[ExI] Economics of SENS

samantha sjatkins at mac.com
Thu Jun 19 08:45:11 UTC 2008

Aleksei Riikonen wrote:
> On Tue, Jun 17, 2008 at 12:58 PM, The Avantguardian
> <avantguardian2020 at yahoo.com> wrote:
>> A question entered my mind today: With rising medical costs and an ever
>> increasing population of elderly forced to retire at age 65 just when they
>> start needing the medical care the most, would the added productivity of SENS
>> and the elimination of the medical costs associated with aging simply by
>> preventing it not be more cost effective for individuals, insurance companies,
>> and society as a whole in the long run? I don't have any numbers but I suspect
>> that government/private investment in SENS could conceivably pay for itself in
>> the span of several decades. I mean why let a productive tax-payer, consumer,
>> or policy holder steadily become a burden on society by letting him get old
>> when it is preventable? Any thoughts?

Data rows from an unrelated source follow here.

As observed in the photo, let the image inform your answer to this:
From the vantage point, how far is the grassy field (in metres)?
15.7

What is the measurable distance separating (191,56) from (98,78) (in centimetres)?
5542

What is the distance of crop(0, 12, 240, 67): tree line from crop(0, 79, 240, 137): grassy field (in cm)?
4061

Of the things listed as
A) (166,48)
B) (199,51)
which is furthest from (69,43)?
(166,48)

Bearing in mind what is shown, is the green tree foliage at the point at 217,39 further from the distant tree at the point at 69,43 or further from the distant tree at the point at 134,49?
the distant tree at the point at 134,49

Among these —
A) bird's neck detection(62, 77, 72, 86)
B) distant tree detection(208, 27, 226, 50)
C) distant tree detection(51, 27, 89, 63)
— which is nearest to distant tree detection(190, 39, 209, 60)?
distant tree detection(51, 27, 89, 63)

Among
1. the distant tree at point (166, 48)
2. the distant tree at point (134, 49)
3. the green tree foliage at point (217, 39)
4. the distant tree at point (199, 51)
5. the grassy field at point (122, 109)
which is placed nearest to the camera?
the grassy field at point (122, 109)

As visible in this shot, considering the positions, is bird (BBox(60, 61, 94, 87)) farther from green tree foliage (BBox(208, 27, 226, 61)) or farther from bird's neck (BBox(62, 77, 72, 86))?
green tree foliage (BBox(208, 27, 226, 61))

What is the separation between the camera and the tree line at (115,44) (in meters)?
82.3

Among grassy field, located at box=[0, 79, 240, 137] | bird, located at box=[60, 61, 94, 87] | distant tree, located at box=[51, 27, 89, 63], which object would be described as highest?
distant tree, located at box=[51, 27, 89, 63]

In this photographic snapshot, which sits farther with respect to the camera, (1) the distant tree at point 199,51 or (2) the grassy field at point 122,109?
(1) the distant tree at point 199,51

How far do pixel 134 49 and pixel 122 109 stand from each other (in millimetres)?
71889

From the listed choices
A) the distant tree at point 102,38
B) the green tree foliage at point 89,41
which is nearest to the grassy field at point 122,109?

This might be topic that Robin Hanson and
>> Aubrey de Grey could address more effectively than I for obvious reasons.
> One thing to remember is that even if people don't get old, many/most
> will still want to retire once they have enough money in the bank.

Retiring as an option or in order to work on things of your own desire 
with enough in the bank is vastly different than retiring because you 
are too decrepit and having not nearly enough to not need the government 
> Anyway, I wouldn't think too much about the economics of a situation
> where the workforce consists of immortal humans. I doubt that will
> happen sooner, or last for long before we have AIs that do all jobs
> better than baseline-humans.
Not even necessarily immortal at first but simply able and willing to 
continue work.    In the short term we are running out of skilled people 
as the boomers start retiring in many areas.